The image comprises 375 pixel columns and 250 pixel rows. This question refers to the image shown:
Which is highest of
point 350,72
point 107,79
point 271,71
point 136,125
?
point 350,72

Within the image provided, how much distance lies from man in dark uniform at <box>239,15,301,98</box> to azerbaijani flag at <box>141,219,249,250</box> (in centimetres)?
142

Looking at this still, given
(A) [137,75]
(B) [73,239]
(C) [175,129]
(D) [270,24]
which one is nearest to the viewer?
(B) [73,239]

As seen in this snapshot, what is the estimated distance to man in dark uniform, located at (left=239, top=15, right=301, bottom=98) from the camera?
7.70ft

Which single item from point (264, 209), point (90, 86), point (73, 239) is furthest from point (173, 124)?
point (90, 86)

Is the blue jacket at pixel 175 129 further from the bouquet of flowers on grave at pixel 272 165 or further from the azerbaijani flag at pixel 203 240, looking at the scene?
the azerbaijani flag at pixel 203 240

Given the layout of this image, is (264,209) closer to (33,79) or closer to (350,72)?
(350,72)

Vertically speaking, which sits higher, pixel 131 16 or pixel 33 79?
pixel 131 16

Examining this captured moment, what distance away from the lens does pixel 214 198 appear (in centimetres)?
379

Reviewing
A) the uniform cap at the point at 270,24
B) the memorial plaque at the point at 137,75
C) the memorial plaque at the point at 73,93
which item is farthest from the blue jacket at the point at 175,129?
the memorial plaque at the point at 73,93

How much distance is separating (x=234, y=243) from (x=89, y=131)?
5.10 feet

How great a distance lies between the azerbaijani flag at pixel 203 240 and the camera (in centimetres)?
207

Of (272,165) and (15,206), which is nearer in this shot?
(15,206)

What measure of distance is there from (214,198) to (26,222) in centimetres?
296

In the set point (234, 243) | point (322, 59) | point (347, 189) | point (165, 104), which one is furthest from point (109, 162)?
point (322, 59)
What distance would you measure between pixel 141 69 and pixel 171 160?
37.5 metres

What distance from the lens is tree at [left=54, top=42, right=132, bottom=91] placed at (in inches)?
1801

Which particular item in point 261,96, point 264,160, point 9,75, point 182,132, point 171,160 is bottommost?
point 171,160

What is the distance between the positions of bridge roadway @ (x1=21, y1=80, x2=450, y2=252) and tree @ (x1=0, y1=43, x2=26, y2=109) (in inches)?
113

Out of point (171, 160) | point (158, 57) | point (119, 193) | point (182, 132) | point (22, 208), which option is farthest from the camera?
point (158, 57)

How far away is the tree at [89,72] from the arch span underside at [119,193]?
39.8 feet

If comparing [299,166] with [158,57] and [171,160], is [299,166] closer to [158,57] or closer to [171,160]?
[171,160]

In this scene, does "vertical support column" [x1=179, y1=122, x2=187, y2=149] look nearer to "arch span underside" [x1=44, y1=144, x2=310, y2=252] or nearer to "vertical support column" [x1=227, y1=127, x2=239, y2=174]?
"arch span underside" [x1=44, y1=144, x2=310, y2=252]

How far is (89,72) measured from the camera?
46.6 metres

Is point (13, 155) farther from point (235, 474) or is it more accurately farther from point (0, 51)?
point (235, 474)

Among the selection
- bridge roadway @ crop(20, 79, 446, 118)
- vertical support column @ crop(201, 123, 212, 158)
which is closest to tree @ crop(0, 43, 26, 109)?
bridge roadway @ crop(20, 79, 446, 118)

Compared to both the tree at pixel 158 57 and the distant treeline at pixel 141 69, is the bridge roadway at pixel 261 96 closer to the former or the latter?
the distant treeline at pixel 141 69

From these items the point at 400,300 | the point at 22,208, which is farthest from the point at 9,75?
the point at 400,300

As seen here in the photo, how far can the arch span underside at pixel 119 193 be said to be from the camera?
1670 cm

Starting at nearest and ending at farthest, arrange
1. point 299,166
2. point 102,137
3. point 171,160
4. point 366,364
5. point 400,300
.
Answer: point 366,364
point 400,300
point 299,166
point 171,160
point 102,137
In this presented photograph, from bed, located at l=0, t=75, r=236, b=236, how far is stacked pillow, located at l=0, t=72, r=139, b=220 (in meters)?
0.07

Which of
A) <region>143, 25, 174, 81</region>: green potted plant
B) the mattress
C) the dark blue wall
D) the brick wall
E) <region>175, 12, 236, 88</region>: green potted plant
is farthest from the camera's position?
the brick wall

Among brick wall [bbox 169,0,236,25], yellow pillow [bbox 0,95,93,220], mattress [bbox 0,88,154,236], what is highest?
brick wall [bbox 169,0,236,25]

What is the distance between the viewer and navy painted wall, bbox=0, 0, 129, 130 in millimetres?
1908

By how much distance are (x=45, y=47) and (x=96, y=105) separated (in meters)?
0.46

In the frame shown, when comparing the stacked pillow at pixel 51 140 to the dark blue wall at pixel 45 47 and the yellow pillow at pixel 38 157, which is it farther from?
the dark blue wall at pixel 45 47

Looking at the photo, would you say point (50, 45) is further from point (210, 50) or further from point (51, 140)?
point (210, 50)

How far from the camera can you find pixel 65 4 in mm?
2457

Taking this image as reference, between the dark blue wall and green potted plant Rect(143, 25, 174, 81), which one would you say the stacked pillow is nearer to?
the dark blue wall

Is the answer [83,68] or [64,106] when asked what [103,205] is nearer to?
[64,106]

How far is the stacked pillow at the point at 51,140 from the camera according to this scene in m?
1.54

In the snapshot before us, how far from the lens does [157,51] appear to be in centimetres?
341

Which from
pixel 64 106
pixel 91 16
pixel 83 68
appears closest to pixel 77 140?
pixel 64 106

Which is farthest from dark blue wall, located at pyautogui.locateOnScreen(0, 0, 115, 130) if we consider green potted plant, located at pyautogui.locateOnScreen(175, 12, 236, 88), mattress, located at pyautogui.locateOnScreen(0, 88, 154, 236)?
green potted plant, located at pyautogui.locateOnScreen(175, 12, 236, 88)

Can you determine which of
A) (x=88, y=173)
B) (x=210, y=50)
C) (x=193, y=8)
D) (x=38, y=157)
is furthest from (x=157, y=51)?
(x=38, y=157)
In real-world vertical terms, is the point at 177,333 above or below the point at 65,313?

■ **EXERCISE INSTRUCTIONS**
Reproduce the material precisely, including every line.

■ **COMPLETE RESPONSE**
The image comprises 375 pixel columns and 250 pixel rows. This question refers to the image shown:
Which is highest of
point 350,72
point 107,79
point 271,71
point 136,125
?
point 350,72

Within the image provided, how much distance lies from man in dark uniform at <box>239,15,301,98</box> to azerbaijani flag at <box>141,219,249,250</box> (in centimetres)?
142

Looking at this still, given
(A) [137,75]
(B) [73,239]
(C) [175,129]
(D) [270,24]
which one is nearest to the viewer?
(B) [73,239]

As seen in this snapshot, what is the estimated distance to man in dark uniform, located at (left=239, top=15, right=301, bottom=98) from the camera?
7.70ft

Which single item from point (264, 209), point (90, 86), point (73, 239) is furthest from point (173, 124)?
point (90, 86)

Is the blue jacket at pixel 175 129 further from the bouquet of flowers on grave at pixel 272 165 or further from the azerbaijani flag at pixel 203 240, looking at the scene?
the azerbaijani flag at pixel 203 240

Given the layout of this image, is (264,209) closer to (33,79) or closer to (350,72)?
(350,72)

Vertically speaking, which sits higher, pixel 131 16 or pixel 33 79?
pixel 131 16

Examining this captured moment, what distance away from the lens does pixel 214 198 appear (in centimetres)?
379

Reviewing
A) the uniform cap at the point at 270,24
B) the memorial plaque at the point at 137,75
C) the memorial plaque at the point at 73,93
which item is farthest from the blue jacket at the point at 175,129?
the memorial plaque at the point at 73,93

How much distance is separating (x=234, y=243) from (x=89, y=131)?
5.10 feet

How great a distance lies between the azerbaijani flag at pixel 203 240 and the camera (in centimetres)?
207

Of (272,165) and (15,206), which is nearer in this shot?
(15,206)

What measure of distance is there from (214,198) to (26,222) in centimetres?
296

In the set point (234, 243) | point (322, 59) | point (347, 189) | point (165, 104), which one is furthest from point (109, 162)?
point (322, 59)
What distance would you measure between pixel 141 69 and pixel 171 160?
37.5 metres

What distance from the lens is tree at [left=54, top=42, right=132, bottom=91] placed at (in inches)?
1801

Which particular item in point 261,96, point 264,160, point 9,75, point 182,132, point 171,160 is bottommost?
point 171,160

What is the distance between the positions of bridge roadway @ (x1=21, y1=80, x2=450, y2=252) and tree @ (x1=0, y1=43, x2=26, y2=109) (in inches)?
113

Out of point (171, 160) | point (158, 57) | point (119, 193) | point (182, 132) | point (22, 208), which option is farthest from the camera?
point (158, 57)

How far away is the tree at [89,72] from the arch span underside at [119,193]?
39.8 feet

If comparing [299,166] with [158,57] and [171,160], is [299,166] closer to [158,57] or closer to [171,160]?
[171,160]

In this scene, does "vertical support column" [x1=179, y1=122, x2=187, y2=149] look nearer to "arch span underside" [x1=44, y1=144, x2=310, y2=252] or nearer to "vertical support column" [x1=227, y1=127, x2=239, y2=174]?
"arch span underside" [x1=44, y1=144, x2=310, y2=252]

How far is (89,72) measured from the camera?
46.6 metres

Is point (13, 155) farther from point (235, 474) or is it more accurately farther from point (0, 51)?
point (235, 474)

Among the selection
- bridge roadway @ crop(20, 79, 446, 118)
- vertical support column @ crop(201, 123, 212, 158)
which is closest to tree @ crop(0, 43, 26, 109)?
bridge roadway @ crop(20, 79, 446, 118)

Compared to both the tree at pixel 158 57 and the distant treeline at pixel 141 69, is the bridge roadway at pixel 261 96 closer to the former or the latter?
the distant treeline at pixel 141 69

From these items the point at 400,300 | the point at 22,208, which is farthest from the point at 9,75?
the point at 400,300

As seen here in the photo, how far can the arch span underside at pixel 119 193 be said to be from the camera?
1670 cm

Starting at nearest and ending at farthest, arrange
1. point 299,166
2. point 102,137
3. point 171,160
4. point 366,364
5. point 400,300
.
Answer: point 366,364
point 400,300
point 299,166
point 171,160
point 102,137
In this presented photograph, from bed, located at l=0, t=75, r=236, b=236, how far is stacked pillow, located at l=0, t=72, r=139, b=220 (in meters)?
0.07

Which of
A) <region>143, 25, 174, 81</region>: green potted plant
B) the mattress
C) the dark blue wall
D) the brick wall
E) <region>175, 12, 236, 88</region>: green potted plant
is farthest from the camera's position?
the brick wall

Among brick wall [bbox 169,0,236,25], yellow pillow [bbox 0,95,93,220], mattress [bbox 0,88,154,236], what is highest?
brick wall [bbox 169,0,236,25]

What is the distance between the viewer and navy painted wall, bbox=0, 0, 129, 130 in millimetres?
1908

By how much distance are (x=45, y=47) and (x=96, y=105) separated (in meters)?
0.46

In the frame shown, when comparing the stacked pillow at pixel 51 140 to the dark blue wall at pixel 45 47 and the yellow pillow at pixel 38 157, which is it farther from?
the dark blue wall at pixel 45 47

Looking at the photo, would you say point (50, 45) is further from point (210, 50) or further from point (51, 140)?
point (210, 50)

How far from the camera can you find pixel 65 4 in mm?
2457

Taking this image as reference, between the dark blue wall and green potted plant Rect(143, 25, 174, 81), which one would you say the stacked pillow is nearer to?
the dark blue wall

Is the answer [83,68] or [64,106] when asked what [103,205] is nearer to?
[64,106]

How far is the stacked pillow at the point at 51,140 from the camera according to this scene in m?
1.54

In the snapshot before us, how far from the lens does [157,51] appear to be in centimetres?
341

Which from
pixel 64 106
pixel 91 16
pixel 83 68
appears closest to pixel 77 140?
pixel 64 106

Which is farthest from dark blue wall, located at pyautogui.locateOnScreen(0, 0, 115, 130) if we consider green potted plant, located at pyautogui.locateOnScreen(175, 12, 236, 88), mattress, located at pyautogui.locateOnScreen(0, 88, 154, 236)?
green potted plant, located at pyautogui.locateOnScreen(175, 12, 236, 88)

Can you determine which of
A) (x=88, y=173)
B) (x=210, y=50)
C) (x=193, y=8)
D) (x=38, y=157)
is furthest from (x=157, y=51)?
(x=38, y=157)
In real-world vertical terms, is the point at 177,333 above or below the point at 65,313?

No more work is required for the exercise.